Badać barki błazna. 3 wiersze z “WIŃ”

rentierzy instalują hiperwentylację

wali odpływem. trzeci mieszkaniec odmraża pizzę.
sąsiad to wie. mimo to krzyczy na dziecko. wieczór

kurczy ściany. to zabawa w poczucie kontroli. troska
betonu. głowa z lego w skrzynce na listy. cegła w oknie.

sprzedałem dupę diabłu za antropocenty

wyrwać ciszę wisielca, dać benzo bezdomnemu,
badać barki błazna. każda dłoń puchnie na berle.

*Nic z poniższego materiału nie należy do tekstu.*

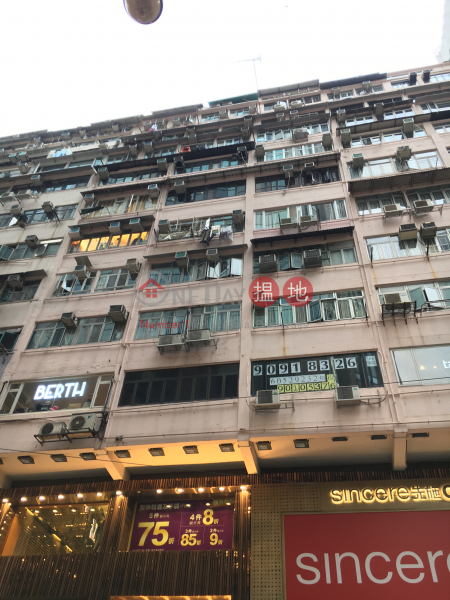 Po Wing Building (Po Wing Building) Causeway Bay|搵地(OneDay)(4)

perło sprzedana nieletniemu, rozmocz ten wieczór,
każ liczyć butelki i słowa. niech mózg łuska kęsy

powietrza. ktoś nie zamknął paczkomatu, ktoś nasrał.
z drzewa odpadła kora. może zoptymalizuje się sama?

krew

dotkliwe nakłucie działa w obie strony.
zostaje plasterek. najlepiej w muminki.

lekcja pierwsza – znosić dzielnie;
poplamione majtki nikogo nie udają,

a pralka brzmi głośniej od trumny.
lekcja druga – musisz wiedzieć;

pod butem można kryć się przez lata,
a poduszkę odwrócić na drugą stronę.

lekcja trzecia – trzymać gardę;

doświadczać ciała przez pięści,
to widzieć siebie w paznokciu.

Mateusz Barczyk, WIŃ, SPP Łódź 2023

Ilustracja: Stanisław Ignacy Witkiewicz, “Szatan”, 1920, rysunek, fot. Muzeum Narodowe w Warszawie


Mateusz P. Barczyk (ur. 1996) – pedagog teatru, aktor, redaktor. Twórca amatorskich spektakli teatralnych, propagujący teatr improwizowany. Autor powieści Napisany człowiek (2023). Ślązak, abstynent, posiadacz pomarszczonego psa.